Medicine ball exercises for the biceps
Most medicine ball bicep exercises actually emphasize the brachioradialis due to the neutral grip. But the variation that you're about to see is definitely a biceps-first exercise because it has you lift the med ball with supinated palms.
Single arm medicine ball curls
Unlike the standard medicine ball curl, which emphasizes your brachioradialis, the single-arm medicine ball bicep curl primarily trains your biceps. Since you're working one arm at a time with this movement, it's also effective for ensuring that both of your biceps receive roughly equal amounts of stimulation.
One arm medicine ball bicep curls are also an excellent exercise for improving your mind-muscle connection because you have to take extra care to keep the ball balanced in your hand.
To perform it, place a medicine ball into the palm of your hand. Curl the med ball toward your front delt while keeping your palm flat. Squeeze your biceps at the top of the rep and then lower the ball slowly until you can't go any further without the ball rolling off your hand.
While this variation is good for isolating the biceps and improving your wrist control, it's hard to get a full range of motion because if you lock your elbow out, then the ball might fall off your hand, which would ruin your lifting rhythm.
You can also do bicep curls on a Swiss Ball if you don't have access to a med ball but still want to work your arms. On the other hand, if you can't get to a gym at all, then you can do doorway curls to preserve your muscle mass.

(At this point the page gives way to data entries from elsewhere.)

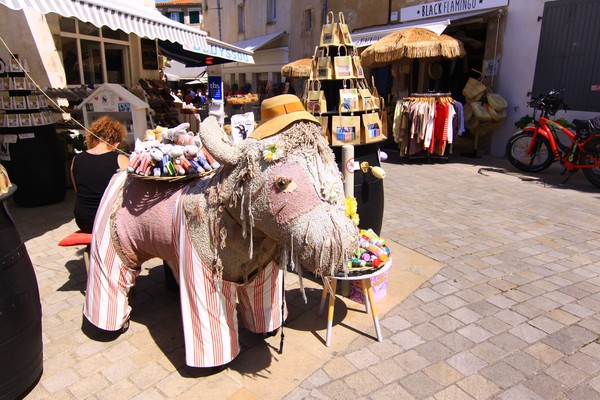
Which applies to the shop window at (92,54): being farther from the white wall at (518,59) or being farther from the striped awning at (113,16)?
the white wall at (518,59)

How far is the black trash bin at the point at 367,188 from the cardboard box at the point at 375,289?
503 millimetres

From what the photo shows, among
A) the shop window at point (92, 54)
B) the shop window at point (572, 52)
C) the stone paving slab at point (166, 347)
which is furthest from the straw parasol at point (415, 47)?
the stone paving slab at point (166, 347)

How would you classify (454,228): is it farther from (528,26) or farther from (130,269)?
(528,26)

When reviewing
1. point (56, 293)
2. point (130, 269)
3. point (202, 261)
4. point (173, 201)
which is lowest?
point (56, 293)

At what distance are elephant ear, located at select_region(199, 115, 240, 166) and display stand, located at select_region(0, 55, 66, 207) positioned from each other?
4.57m

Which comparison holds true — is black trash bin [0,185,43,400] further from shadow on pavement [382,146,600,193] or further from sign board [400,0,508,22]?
sign board [400,0,508,22]

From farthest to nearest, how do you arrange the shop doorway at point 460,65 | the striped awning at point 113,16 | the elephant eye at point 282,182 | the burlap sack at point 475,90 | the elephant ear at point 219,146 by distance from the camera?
the shop doorway at point 460,65 → the burlap sack at point 475,90 → the striped awning at point 113,16 → the elephant ear at point 219,146 → the elephant eye at point 282,182

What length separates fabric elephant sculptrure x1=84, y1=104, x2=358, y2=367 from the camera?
1956mm

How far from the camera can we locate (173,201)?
2588 millimetres

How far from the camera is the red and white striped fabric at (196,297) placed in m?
2.42

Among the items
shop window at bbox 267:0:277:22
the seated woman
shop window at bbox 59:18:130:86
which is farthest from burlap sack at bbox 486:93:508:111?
shop window at bbox 267:0:277:22

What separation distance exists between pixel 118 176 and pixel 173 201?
2.18 feet

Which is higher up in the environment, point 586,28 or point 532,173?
point 586,28

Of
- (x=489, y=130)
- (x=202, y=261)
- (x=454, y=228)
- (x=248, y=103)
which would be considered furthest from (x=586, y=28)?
(x=248, y=103)
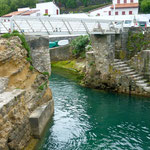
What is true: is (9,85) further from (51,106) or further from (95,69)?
(95,69)

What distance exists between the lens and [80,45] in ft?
111

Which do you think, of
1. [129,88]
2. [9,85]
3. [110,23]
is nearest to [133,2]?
[110,23]

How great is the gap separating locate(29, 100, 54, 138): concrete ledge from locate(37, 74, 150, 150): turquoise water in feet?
1.83

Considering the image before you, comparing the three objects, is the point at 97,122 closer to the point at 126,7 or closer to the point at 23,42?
the point at 23,42

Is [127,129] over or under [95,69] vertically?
under

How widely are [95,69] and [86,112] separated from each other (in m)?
7.38

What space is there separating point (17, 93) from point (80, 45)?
2270 cm

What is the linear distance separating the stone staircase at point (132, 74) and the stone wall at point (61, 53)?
1501cm

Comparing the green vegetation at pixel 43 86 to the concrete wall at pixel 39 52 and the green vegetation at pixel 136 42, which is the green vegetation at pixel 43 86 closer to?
the concrete wall at pixel 39 52

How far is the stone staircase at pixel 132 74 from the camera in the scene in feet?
70.8

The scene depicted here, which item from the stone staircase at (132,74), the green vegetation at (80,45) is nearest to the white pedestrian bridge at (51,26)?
the stone staircase at (132,74)

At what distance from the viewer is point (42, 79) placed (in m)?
15.9

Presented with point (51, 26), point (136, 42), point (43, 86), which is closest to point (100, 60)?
point (136, 42)

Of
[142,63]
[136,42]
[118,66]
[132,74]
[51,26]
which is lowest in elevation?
[132,74]
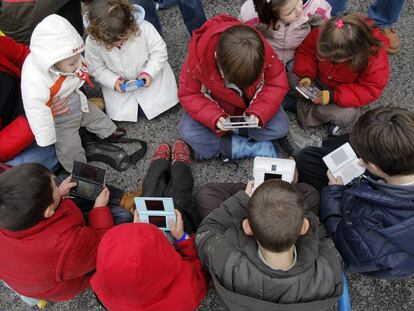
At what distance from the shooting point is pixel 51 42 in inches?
84.0

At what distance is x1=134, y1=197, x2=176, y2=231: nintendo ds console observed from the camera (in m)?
2.02

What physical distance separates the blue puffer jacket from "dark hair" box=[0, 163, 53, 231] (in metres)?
1.35

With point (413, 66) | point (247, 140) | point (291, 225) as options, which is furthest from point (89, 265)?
point (413, 66)

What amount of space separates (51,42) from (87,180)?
76 cm

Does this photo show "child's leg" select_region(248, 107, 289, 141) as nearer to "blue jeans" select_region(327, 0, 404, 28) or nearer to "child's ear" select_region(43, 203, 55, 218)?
"blue jeans" select_region(327, 0, 404, 28)

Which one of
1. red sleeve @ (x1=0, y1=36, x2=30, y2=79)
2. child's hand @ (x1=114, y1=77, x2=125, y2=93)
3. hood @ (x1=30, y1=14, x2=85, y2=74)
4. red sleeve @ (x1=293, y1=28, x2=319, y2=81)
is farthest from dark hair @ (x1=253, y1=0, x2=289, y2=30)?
red sleeve @ (x1=0, y1=36, x2=30, y2=79)

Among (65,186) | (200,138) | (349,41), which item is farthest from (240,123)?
(65,186)

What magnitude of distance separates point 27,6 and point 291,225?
6.73 feet

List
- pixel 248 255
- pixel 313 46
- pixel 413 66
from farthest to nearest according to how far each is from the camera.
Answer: pixel 413 66 < pixel 313 46 < pixel 248 255

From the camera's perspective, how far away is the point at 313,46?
2588mm

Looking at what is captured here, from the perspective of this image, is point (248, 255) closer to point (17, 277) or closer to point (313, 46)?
point (17, 277)

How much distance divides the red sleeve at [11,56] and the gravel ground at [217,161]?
769mm

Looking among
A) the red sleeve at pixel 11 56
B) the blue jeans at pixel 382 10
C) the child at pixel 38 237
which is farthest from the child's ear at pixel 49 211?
the blue jeans at pixel 382 10

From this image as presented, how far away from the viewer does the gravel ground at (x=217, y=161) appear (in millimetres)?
2242
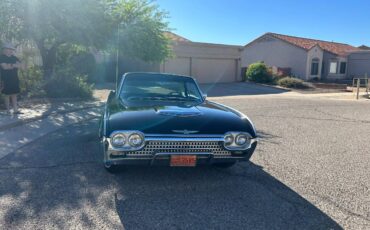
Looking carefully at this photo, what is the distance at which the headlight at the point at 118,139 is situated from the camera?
3781 mm

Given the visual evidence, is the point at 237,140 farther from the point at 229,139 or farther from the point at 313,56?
the point at 313,56

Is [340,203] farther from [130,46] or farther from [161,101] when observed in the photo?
[130,46]

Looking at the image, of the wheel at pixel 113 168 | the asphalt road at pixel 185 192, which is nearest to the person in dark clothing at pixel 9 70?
the asphalt road at pixel 185 192

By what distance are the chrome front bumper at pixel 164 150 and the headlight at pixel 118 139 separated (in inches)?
2.5

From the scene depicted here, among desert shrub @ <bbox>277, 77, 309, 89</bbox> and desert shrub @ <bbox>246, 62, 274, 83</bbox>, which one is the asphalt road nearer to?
desert shrub @ <bbox>277, 77, 309, 89</bbox>

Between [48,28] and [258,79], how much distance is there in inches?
814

Medicine ball curls are a convenient way to build your biceps, brachialis, and brachioradialis. And since med balls come in all shapes and sizes these days, there's no limit to how much weight you can challenge your arms with. Likewise, you can start off light and build your strength up from there.
The only issue is that it can be hard to gain strength consistently because not all gyms have medicine ball sets that ascend in small increments. Hence, your best bet is to use the medicine ball bicep curl as a secondary exercise and go for the pump as opposed to trying to set PRs.